"It's genuinely me going out in the world, and just taking a moment to take some shots," she said.
Haley Morris-Cafiero was shooting a self-portrait in Times Square in 2010 when she came up with the idea for her "Wait Watchers" photographic series. She was working on another series — one depicting herself in places where she felt particularly self-conscious about her weight — at the time and while reviewing the images, noticed an intriguing sight in the pictures she'd shot on the Times Square bleachers. Morris-Cafiero, a photographer based in the UK, noticed a man standing behind her in the photograph who appeared to be sneering at the back of her head.
"Even though he was being photographed, he was looking at me," she told The Cut. "It wasn't just a quick little glance — I have several photographs of it. He was doing it for a while." His sneer sparked the inspiration for her "Wait Watchers" series as she realized that she'd just managed to capture a stranger's reaction to her body on film; something she'd imagined would be impossible. Although it had been a complete coincidence, Morris-Cafiero recognized that she'd be able to repeat the feat again if she planned it right. Thus she began photographing herself — with the help of an assistant or tripod — in highly trafficked areas like midtown New York or La Rambla in Barcelona.
"It's rarely planned. Mostly they're just taken as I'm walking to a destination.
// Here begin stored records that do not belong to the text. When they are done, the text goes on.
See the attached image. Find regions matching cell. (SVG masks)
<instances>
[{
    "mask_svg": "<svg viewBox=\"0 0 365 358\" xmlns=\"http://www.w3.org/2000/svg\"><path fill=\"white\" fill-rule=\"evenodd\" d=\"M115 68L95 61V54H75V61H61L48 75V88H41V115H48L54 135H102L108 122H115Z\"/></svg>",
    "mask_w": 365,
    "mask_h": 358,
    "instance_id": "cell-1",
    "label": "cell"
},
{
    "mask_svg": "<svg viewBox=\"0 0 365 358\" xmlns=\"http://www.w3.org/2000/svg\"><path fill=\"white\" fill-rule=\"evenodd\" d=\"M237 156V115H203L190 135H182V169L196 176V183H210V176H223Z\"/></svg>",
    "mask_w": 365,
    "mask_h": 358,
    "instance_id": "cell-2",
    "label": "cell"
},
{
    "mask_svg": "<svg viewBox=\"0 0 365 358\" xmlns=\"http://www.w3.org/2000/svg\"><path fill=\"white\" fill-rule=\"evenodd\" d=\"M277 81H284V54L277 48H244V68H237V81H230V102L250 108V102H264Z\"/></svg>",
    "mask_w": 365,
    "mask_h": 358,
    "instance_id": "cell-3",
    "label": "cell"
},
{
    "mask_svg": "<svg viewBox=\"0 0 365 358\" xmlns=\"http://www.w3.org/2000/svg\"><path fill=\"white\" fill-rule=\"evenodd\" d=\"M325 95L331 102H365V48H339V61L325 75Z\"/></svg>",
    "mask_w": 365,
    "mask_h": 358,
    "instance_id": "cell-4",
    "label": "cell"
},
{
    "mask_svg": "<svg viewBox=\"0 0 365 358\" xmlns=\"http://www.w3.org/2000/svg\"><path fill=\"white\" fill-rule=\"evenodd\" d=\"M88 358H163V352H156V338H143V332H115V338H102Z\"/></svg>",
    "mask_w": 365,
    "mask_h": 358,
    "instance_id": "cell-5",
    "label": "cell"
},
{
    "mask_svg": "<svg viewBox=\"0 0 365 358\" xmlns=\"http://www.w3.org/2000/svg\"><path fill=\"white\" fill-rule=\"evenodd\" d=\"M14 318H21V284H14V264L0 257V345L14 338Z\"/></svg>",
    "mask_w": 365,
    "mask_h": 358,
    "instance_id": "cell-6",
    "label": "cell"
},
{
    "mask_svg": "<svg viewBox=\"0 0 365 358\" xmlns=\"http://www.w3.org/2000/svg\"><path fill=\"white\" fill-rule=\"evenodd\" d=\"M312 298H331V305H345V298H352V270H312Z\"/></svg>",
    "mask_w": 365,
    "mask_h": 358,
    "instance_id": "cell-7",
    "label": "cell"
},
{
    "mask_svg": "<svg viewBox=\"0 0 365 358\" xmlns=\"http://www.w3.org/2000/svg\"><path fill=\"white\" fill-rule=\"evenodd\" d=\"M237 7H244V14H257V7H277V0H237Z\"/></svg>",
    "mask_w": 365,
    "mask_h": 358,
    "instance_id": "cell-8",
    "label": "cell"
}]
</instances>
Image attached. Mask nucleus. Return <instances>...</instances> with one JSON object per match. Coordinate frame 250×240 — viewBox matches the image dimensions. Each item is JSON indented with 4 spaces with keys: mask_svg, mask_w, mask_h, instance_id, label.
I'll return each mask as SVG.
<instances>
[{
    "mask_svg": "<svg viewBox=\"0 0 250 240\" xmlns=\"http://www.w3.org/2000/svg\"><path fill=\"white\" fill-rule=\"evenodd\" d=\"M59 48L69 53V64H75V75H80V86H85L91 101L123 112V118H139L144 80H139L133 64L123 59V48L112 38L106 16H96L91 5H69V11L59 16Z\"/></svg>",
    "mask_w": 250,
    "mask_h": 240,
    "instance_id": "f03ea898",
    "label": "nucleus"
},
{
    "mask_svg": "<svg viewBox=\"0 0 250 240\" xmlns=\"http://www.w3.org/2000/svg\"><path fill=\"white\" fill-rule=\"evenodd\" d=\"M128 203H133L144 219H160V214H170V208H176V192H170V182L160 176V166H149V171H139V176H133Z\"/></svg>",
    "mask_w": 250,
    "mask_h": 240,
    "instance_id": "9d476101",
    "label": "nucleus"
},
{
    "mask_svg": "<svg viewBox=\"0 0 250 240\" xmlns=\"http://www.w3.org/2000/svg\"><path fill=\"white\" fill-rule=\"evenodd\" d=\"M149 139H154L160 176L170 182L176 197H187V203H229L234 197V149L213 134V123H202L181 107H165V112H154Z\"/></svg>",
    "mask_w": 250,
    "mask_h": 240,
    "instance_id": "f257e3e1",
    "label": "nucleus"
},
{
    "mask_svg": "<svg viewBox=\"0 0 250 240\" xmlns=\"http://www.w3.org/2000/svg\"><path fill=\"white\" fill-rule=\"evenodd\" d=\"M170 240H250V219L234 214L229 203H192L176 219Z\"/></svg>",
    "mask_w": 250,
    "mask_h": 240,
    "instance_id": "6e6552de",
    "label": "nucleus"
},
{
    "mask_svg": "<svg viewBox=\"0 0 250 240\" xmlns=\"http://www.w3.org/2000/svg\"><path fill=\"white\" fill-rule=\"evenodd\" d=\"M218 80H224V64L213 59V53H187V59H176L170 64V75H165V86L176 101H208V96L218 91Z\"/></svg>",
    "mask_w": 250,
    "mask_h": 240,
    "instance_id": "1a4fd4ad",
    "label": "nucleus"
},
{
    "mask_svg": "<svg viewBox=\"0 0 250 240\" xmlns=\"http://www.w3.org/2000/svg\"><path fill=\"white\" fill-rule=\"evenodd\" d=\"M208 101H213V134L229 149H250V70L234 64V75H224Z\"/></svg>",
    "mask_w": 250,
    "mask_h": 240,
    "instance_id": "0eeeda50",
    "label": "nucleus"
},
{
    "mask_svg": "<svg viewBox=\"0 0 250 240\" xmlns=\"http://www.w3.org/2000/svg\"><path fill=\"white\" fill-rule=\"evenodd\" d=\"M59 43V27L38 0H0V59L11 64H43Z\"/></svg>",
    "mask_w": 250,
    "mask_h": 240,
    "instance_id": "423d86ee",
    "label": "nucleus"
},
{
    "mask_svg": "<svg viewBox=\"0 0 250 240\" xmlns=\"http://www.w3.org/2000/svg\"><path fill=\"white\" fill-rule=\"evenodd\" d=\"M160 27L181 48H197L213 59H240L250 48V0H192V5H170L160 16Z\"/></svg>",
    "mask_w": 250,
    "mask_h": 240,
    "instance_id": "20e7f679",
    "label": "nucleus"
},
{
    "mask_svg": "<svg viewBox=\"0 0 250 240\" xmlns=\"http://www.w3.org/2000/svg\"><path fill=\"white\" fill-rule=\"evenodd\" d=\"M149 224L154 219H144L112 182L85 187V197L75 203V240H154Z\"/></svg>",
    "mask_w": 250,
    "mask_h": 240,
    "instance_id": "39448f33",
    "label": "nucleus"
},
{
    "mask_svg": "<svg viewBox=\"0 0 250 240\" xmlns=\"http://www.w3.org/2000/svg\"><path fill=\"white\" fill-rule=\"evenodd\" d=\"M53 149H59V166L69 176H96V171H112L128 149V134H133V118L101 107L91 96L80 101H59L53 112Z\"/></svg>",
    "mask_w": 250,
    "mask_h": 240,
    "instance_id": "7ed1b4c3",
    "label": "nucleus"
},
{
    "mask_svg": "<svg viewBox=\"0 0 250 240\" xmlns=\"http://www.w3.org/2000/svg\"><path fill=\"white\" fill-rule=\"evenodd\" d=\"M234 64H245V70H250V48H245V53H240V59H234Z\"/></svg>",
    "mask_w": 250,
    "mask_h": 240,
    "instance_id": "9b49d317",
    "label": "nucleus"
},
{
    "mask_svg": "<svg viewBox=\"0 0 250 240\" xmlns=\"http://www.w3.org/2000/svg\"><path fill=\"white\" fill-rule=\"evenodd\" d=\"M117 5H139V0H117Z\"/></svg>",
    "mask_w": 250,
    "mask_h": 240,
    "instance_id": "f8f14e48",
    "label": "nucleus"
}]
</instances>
A lot of the foreign ones are taken when I'm on class trips during the summer. Like, you're walking to the Champs-Élysées and you just feel it. In Barcelona, I noticed a lot of people looking at me, and I saw somebody in a reflection making hand gestures about my weight. Sometimes I'll just set a camera up on the stool, or ask a student traveling with me to take some shots. The camera isn't hidden, but whether other people see it is not in my control," she explained. She stipulates that she does not know what the people in the photographs are thinking or reacting to. Her goal is to start a conversation about how we look at each other, she told Upworthy.
Morris-Cafiero only shot for a couple of minutes at a spot as she didn't want to make herself a spectacle and thereby take away from the essence of the project. "I do brief performances that follow what is happening around me, so if it's hot I'll eat ice cream... Whatever it is that I'm doing, I want to make sure that it fits the scene. I don't wear costumes — I'm just wearing what I would wear that day. It's genuinely me going out in the world, and just taking a moment to take some shots," she said.
The photographer, who says she has struggled with her weight since she was diagnosed with hypothyroidism in college, revealed that people often make assumptions about her based on her physical appearance. "I had a studio-art professor that would put healthy chips on my shelf — like, 'You should eat these instead of the doughnuts or whatever the heck you're eating.' I felt like I was discriminated against in college because people have the idea that if you're fat, you're slow. It was okay, though, because I loved myself more [once I stopped dieting]. I had hated myself for so many years. I was scared of dieting because I was afraid I would get back into that obsessive nature of anorexia."
After the series went viral online, the photographer received a fair share of love and hate from netizens. "It was twofold. One was like, This has never been done before, this is amazing, this is great, thank you, thank you. There was a whole fat-activist movement that I had no idea existed that reached out to me. And then at the same time, there were people making anonymous email addresses to email me that I should never go outside," she said. When asked if reviewing the photographs and witnessing strangers' reactions to her body is a draining or upsetting experience, Morris-Cafiero said: "No, no. Not at all. It's invigorating. It's empowering. The work isn't draining, because I know that I am making an impact."